I love what I can see of Lakota's foals markings. Congrats on another safe delivery!


----------



## JAX (Apr 9, 2013)

Congrats Congrats


----------



## misty'smom (Apr 9, 2013)

I am so happy I just got to see my first Mare Stare delievery!! Thank you Lakota and Joanne for sharing this special time!! Sweet little foal and a loving Lakota Mommy and Joanne Mommy!! CONGRATULATIONS!!!!!!!!!!!!


----------



## countrymini (Apr 9, 2013)

Congrats Joanne, can't wait to see pictures!


----------



## cassie (Apr 9, 2013)

congrats again Joanne! woohoo, can't wait to see pics of your newest little bundle of joy!


----------



## Eagle (Apr 10, 2013)

Congrats on the safe arrival of Lakota's filly


----------



## AnnaC (Apr 10, 2013)

Goodness they are popping out everywhere Joanne. LOL!!

Many congratulations on your newest little filly - well done Lakota!!


----------



##  (Apr 10, 2013)

WELL DONE!!!

Now I'm waiting on 3 pictures! LOL

Couldn't get on here for anything this morning to congratulate you! But CONGRATULATIONS!!!!


----------



## Joanne (Apr 10, 2013)

I am hoping to get some photos tomorrow.
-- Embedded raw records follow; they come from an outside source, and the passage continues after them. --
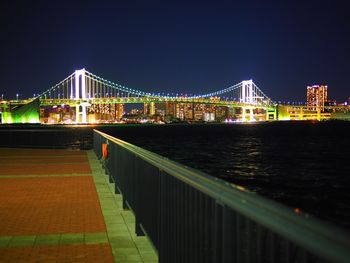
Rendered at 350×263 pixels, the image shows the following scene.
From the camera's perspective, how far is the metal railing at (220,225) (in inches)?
69.2

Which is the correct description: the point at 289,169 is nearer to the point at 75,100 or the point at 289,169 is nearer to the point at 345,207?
the point at 345,207

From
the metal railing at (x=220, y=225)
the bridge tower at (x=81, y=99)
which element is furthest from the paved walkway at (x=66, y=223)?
the bridge tower at (x=81, y=99)

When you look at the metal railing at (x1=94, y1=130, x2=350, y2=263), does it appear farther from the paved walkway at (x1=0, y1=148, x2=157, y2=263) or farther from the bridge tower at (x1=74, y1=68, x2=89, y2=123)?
the bridge tower at (x1=74, y1=68, x2=89, y2=123)

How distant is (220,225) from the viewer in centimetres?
285

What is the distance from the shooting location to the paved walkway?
5.56 m

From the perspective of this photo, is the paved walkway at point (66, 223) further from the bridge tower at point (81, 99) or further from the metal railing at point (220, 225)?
the bridge tower at point (81, 99)

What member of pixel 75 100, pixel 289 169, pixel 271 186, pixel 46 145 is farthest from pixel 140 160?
pixel 75 100

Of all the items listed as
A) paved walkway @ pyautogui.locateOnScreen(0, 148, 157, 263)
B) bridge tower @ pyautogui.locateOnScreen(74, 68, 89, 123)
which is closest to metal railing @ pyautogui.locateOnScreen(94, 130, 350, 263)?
paved walkway @ pyautogui.locateOnScreen(0, 148, 157, 263)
We will see how well my plan goes !


----------



## misty'smom (Apr 10, 2013)

I just checked your cams tonight and there are 4 new mares!!! Wow 4 more to watch this is exciting, Joanne you are a busy Mom!!!



I love it!!!!!!!


----------



##  (Apr 11, 2013)

Diva is circling but hasn't gone down yet, and looks to be in active labor.

Joanne is just "outside" so no one worry -- shs's right there to help, as it's already known that this girl is going to need some assistance.


----------



##  (Apr 11, 2013)

Yawning, phleming, cow patties, circling -- sending lots of prayers for this "special" delivery















and praying your hands move with God, Joanne.


----------



## Joanne (Apr 11, 2013)

I need all your prayers on this one.


----------



##  (Apr 11, 2013)

You have them!












Praying everything works smoothly and you can trace those legs quickly -- so you can move those two little hooves to the exit and get that little one safely out.
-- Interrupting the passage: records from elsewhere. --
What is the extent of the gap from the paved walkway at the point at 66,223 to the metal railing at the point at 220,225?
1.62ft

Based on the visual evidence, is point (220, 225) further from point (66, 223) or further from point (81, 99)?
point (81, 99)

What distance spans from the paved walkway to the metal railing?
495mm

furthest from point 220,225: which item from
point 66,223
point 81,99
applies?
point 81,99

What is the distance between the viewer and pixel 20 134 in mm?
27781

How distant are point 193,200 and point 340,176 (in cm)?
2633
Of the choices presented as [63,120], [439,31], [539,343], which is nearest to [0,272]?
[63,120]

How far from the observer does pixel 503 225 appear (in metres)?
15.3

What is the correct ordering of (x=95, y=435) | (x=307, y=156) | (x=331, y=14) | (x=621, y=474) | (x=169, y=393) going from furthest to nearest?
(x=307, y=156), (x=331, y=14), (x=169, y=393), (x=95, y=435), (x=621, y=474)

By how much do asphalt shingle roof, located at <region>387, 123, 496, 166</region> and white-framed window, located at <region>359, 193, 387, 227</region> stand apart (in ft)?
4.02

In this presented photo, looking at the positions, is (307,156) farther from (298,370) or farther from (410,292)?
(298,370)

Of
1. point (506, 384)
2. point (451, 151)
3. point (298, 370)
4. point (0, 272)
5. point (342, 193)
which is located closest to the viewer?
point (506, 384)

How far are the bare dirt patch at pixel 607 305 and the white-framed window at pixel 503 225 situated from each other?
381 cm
If anyone can do it, I know you can, Joanne. Calm and steady -- I have great faith that with prayer, this can turn out well. Just praying everything can be found and moved fast (cup those little hooves) -- so baby's nose can exit the amniotic fluid quickly.


----------



## Joanne (Apr 11, 2013)

Tight Vagina. I will need all the help I can get.


----------



## Joanne (Apr 11, 2013)

BTW to make things interesting Evette is as likely to go first as Diva is.....


----------



## AnnaC (Apr 11, 2013)

Sending prayers in your direction Joanne.


----------



## countrymini (Apr 11, 2013)

Hope everything is going well over there. Sending prayers


----------



## rubyviewminis (Apr 12, 2013)

Sending prayers Joanne.


----------



##  (Apr 12, 2013)

Thougt for sure she was going to go over nght -- and could hardly sleep. I'll keep watching until I go to work, then I'm going to try and sneak the cam up at work to watch.

Sending prayers....


----------



## Eagle (Apr 12, 2013)

Yes, I am watching her too Diane. Have a good day today.


----------



## AnnaC (Apr 12, 2013)

Prayers are continuing Joanne.


----------



## cassie (Apr 14, 2013)

6:12pm and all girls are quiet, will have them up for you tonight Joanne... hoping all goes well with the foalings


----------



## Joanne (Apr 14, 2013)

An ultrasound today reveiled that Diva's foal is no longer breach!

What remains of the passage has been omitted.